Medicijnen met groeifactor die worden gegeven om stamcellen uit het beenmerg in de bloedbaan te trekken.

transplantaat (autograft of allograft):

De nieuwe bloedproducerende cellen die zich ontwikkelen na een succesvolle stamceltransplantatie.

graft-versus-host ziekte:

Een aandoening waarbij donorcellen denken dat de cellen van de ontvanger vreemd zijn en deze aanvallen.

graft-versus-tumor effect (GVT):

De goede respons die optreedt wanneer de donorcellen alle kankercellen van de ontvanger aanvallen die na de chemotherapie overblijven.

groeifactor:

Medicijnen die het aantal infectiebestrijdende witte bloedcellen verhogen.

oogsten:

Het proces van het verzamelen van stamcellen.

hematopoietische stamcellen:

Onrijpe bloedcellen of bloedvormende stamcellen.

hematopoëse:

Het proces waarbij het lichaam rode bloedcellen maakt.

menselijke leukocyten antigenen (HLA):

Eiwitten op het oppervlak van witte bloedcellen en weefsels. Een weefsel-typeringstest laat zien hoeveel HLA-matches de ontvanger gemeen heeft met een donor.

immuunsysteem:

Een netwerk van cellen, weefsels en organen dat uw lichaam beschermt tegen ziekten en infecties.

infuus:

Afgifte van vloeibare medicijnen of behandeling via een ader.

gematchte onverwante donor (MUD):

Een donor die geen bloedverwant is, maar een volledige HLA-match heeft met de patiënt. Deze donoren worden vaak gevonden via beenmergregisters.

monoklonale antilichamen:

Moleculen gemaakt in een laboratorium, ontworpen om zich aan uw kankercellen te hechten zodat ze als vreemd worden gezien en aangevallen door uw immuunsysteem.

mucositis:

Mondzweren die ontstaan wanneer chemotherapie de slijmvliescellen in de mond en het darmkanaal vernietigt.

stamcellen uit het perifere bloed (PBSC):

Het kleine aantal stamcellen dat vanuit het beenmerg in het circulerende bloed terechtkomt.

bloedplaatjes:

Cellen die bloedingen voorkomen of stoppen.

poortkatheter:

Een slangetje dat operatief in uw borstkas bij uw hals wordt geplaatst om chemotherapie te geven en uw stamcelinfusie te ontvangen. Het kan ook worden gebruikt om bloed af te nemen. Een

verblijfskatheter

wordt vaker gebruikt voor katheters in de blaas.

purgeren:

Het proces om kankercellen te scheiden van beenmerg of stamcellen.
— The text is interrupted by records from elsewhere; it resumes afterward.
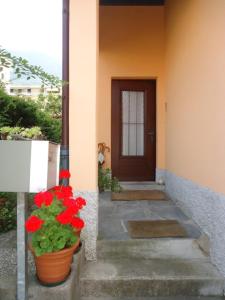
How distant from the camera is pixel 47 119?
635 centimetres

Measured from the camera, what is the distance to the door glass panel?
5941 mm

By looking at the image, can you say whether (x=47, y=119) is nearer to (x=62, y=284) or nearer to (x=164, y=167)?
(x=164, y=167)

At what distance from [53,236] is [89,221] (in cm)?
82

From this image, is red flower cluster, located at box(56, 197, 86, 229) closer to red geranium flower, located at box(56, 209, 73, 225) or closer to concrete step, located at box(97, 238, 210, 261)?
red geranium flower, located at box(56, 209, 73, 225)

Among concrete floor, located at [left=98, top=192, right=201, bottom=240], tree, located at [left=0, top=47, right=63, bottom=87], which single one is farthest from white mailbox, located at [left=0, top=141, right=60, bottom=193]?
concrete floor, located at [left=98, top=192, right=201, bottom=240]

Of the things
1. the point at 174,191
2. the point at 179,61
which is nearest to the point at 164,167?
the point at 174,191

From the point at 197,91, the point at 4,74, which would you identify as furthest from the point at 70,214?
the point at 197,91

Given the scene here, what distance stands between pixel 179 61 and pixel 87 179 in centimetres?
275

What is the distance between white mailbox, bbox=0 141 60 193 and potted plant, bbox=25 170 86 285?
11cm

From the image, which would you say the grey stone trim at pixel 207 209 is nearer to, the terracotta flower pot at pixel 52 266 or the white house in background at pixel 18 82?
the terracotta flower pot at pixel 52 266

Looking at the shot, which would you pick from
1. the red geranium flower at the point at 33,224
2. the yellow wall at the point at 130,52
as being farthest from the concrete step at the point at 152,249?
the yellow wall at the point at 130,52

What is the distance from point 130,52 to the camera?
18.9 ft

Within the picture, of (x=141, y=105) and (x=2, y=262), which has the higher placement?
(x=141, y=105)

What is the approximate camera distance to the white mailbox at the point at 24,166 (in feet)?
6.78
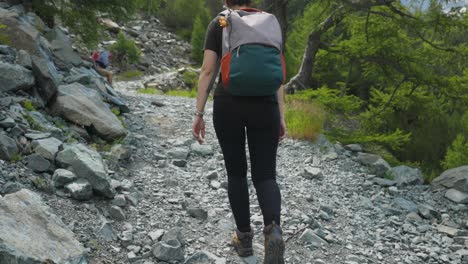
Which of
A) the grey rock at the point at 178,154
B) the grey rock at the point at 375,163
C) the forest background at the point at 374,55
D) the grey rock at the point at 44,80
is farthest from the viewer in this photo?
the forest background at the point at 374,55

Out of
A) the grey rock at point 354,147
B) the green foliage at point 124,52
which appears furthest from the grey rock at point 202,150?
the green foliage at point 124,52

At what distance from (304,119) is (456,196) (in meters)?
2.83

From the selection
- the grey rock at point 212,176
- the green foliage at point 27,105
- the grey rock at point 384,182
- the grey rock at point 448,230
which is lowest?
the grey rock at point 448,230

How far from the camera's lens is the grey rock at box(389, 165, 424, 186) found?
6652 millimetres

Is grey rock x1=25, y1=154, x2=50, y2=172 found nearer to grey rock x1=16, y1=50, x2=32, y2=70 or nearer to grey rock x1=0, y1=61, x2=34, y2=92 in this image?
grey rock x1=0, y1=61, x2=34, y2=92

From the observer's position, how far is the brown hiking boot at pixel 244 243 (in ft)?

rode bloedcellen (erytrocyten):

Cellen die zuurstof vervoeren.

niet-myeloablatieve of "mini-" transplantatie:

Een conditioneringsproces waarbij lagere doses chemotherapie en/of bestraling - of helemaal geen - worden gegeven voorafgaand aan de stamceltransplantatie; vaak gebruikt bij langzaam groeiende kankers of bij oudere of ziekere mensen.

remissie:

Een periode waarin de kanker niet actief is en u geen symptomen heeft.

stamcellen:

Onrijpe cellen die zich ontwikkelen tot witte en rode bloedcellen en bloedplaatjes. De meeste leven in het beenmerg, maar sommige (perifere stamcellen) zitten in de bloedbaan.

syngene:

Stamceltransplantatie waarbij cellen van een identieke tweeling worden gebruikt.

tandem (dubbele autologe) transplantaties:

Een proces waarbij u twee stamceltransplantaties met uw eigen cellen ondergaat, die ongeveer drie tot zes maanden na elkaar plaatsvinden, om de kans op succes te vergroten.

weefseltypering (HLA-typering):

Een test om te zien hoeveel antigenen op uw cellen en die van uw donor overeenkomen. Hoe beter de overeenkomst, hoe kleiner de kans dat uw immuunsysteem de nieuwe cellen zal bestrijden.

witte bloedcellen (leukocyten):

Cellen die deel uitmaken van het immuunsysteem van het lichaam, dat ziekten en infecties bestrijdt.